>>

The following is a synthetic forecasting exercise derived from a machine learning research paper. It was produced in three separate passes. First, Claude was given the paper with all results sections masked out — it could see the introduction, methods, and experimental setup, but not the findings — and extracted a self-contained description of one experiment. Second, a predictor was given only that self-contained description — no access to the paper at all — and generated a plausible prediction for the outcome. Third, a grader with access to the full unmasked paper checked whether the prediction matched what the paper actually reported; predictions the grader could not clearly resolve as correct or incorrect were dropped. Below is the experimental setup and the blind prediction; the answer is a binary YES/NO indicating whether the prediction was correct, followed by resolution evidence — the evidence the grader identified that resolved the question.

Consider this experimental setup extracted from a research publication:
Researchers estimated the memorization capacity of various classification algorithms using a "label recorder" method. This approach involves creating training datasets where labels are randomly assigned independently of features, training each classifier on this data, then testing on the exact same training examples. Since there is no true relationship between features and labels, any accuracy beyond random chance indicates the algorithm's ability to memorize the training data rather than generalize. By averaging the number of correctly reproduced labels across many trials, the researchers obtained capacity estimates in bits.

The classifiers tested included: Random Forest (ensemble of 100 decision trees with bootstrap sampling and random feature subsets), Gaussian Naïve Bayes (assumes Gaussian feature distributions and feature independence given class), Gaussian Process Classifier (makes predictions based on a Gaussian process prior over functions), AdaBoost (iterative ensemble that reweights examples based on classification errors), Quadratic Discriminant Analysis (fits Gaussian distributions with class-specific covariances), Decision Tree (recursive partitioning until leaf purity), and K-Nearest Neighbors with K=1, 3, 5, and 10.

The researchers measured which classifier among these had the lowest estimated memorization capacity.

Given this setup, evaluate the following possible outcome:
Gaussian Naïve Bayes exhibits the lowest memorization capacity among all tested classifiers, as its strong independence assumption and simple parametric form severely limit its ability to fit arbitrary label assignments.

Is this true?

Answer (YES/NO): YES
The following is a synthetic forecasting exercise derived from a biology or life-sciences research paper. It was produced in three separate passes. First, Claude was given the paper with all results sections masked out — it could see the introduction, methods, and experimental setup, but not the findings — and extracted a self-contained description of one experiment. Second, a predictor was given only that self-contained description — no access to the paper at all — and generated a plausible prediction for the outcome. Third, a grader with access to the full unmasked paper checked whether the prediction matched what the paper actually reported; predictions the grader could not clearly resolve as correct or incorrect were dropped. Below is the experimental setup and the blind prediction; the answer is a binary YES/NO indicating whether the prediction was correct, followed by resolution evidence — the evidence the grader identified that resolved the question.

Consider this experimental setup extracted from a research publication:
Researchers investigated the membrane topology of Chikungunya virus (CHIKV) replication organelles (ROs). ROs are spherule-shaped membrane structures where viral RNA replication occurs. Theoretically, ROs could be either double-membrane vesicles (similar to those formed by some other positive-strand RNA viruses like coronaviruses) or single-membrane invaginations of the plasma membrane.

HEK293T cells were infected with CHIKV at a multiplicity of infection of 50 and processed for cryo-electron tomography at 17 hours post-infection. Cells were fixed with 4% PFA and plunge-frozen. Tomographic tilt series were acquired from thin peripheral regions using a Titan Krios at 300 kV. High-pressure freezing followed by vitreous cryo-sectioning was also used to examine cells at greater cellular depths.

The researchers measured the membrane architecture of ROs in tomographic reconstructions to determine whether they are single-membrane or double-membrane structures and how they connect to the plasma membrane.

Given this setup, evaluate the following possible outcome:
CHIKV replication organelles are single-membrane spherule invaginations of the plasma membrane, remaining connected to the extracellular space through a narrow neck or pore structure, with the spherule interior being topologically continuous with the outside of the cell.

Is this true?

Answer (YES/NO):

<<

**Task goal:** Reproduce the whole listing verbatim, leaving every line as it was.

**Reply:**
The following is a synthetic forecasting exercise derived from a machine learning research paper. It was produced in three separate passes. First, Claude was given the paper with all results sections masked out — it could see the introduction, methods, and experimental setup, but not the findings — and extracted a self-contained description of one experiment. Second, a predictor was given only that self-contained description — no access to the paper at all — and generated a plausible prediction for the outcome. Third, a grader with access to the full unmasked paper checked whether the prediction matched what the paper actually reported; predictions the grader could not clearly resolve as correct or incorrect were dropped. Below is the experimental setup and the blind prediction; the answer is a binary YES/NO indicating whether the prediction was correct, followed by resolution evidence — the evidence the grader identified that resolved the question.

Consider this experimental setup extracted from a research publication:
Researchers estimated the memorization capacity of various classification algorithms using a "label recorder" method. This approach involves creating training datasets where labels are randomly assigned independently of features, training each classifier on this data, then testing on the exact same training examples. Since there is no true relationship between features and labels, any accuracy beyond random chance indicates the algorithm's ability to memorize the training data rather than generalize. By averaging the number of correctly reproduced labels across many trials, the researchers obtained capacity estimates in bits.

The classifiers tested included: Random Forest (ensemble of 100 decision trees with bootstrap sampling and random feature subsets), Gaussian Naïve Bayes (assumes Gaussian feature distributions and feature independence given class), Gaussian Process Classifier (makes predictions based on a Gaussian process prior over functions), AdaBoost (iterative ensemble that reweights examples based on classification errors), Quadratic Discriminant Analysis (fits Gaussian distributions with class-specific covariances), Decision Tree (recursive partitioning until leaf purity), and K-Nearest Neighbors with K=1, 3, 5, and 10.

The researchers measured which classifier among these had the lowest estimated memorization capacity.

Given this setup, evaluate the following possible outcome:
Gaussian Naïve Bayes exhibits the lowest memorization capacity among all tested classifiers, as its strong independence assumption and simple parametric form severely limit its ability to fit arbitrary label assignments.

Is this true?

Answer (YES/NO): YES
The following is a synthetic forecasting exercise derived from a biology or life-sciences research paper. It was produced in three separate passes. First, Claude was given the paper with all results sections masked out — it could see the introduction, methods, and experimental setup, but not the findings — and extracted a self-contained description of one experiment. Second, a predictor was given only that self-contained description — no access to the paper at all — and generated a plausible prediction for the outcome. Third, a grader with access to the full unmasked paper checked whether the prediction matched what the paper actually reported; predictions the grader could not clearly resolve as correct or incorrect were dropped. Below is the experimental setup and the blind prediction; the answer is a binary YES/NO indicating whether the prediction was correct, followed by resolution evidence — the evidence the grader identified that resolved the question.

Consider this experimental setup extracted from a research publication:
Researchers investigated the membrane topology of Chikungunya virus (CHIKV) replication organelles (ROs). ROs are spherule-shaped membrane structures where viral RNA replication occurs. Theoretically, ROs could be either double-membrane vesicles (similar to those formed by some other positive-strand RNA viruses like coronaviruses) or single-membrane invaginations of the plasma membrane.

HEK293T cells were infected with CHIKV at a multiplicity of infection of 50 and processed for cryo-electron tomography at 17 hours post-infection. Cells were fixed with 4% PFA and plunge-frozen. Tomographic tilt series were acquired from thin peripheral regions using a Titan Krios at 300 kV. High-pressure freezing followed by vitreous cryo-sectioning was also used to examine cells at greater cellular depths.

The researchers measured the membrane architecture of ROs in tomographic reconstructions to determine whether they are single-membrane or double-membrane structures and how they connect to the plasma membrane.

Given this setup, evaluate the following possible outcome:
CHIKV replication organelles are single-membrane spherule invaginations of the plasma membrane, remaining connected to the extracellular space through a narrow neck or pore structure, with the spherule interior being topologically continuous with the outside of the cell.

Is this true?

Answer (YES/NO):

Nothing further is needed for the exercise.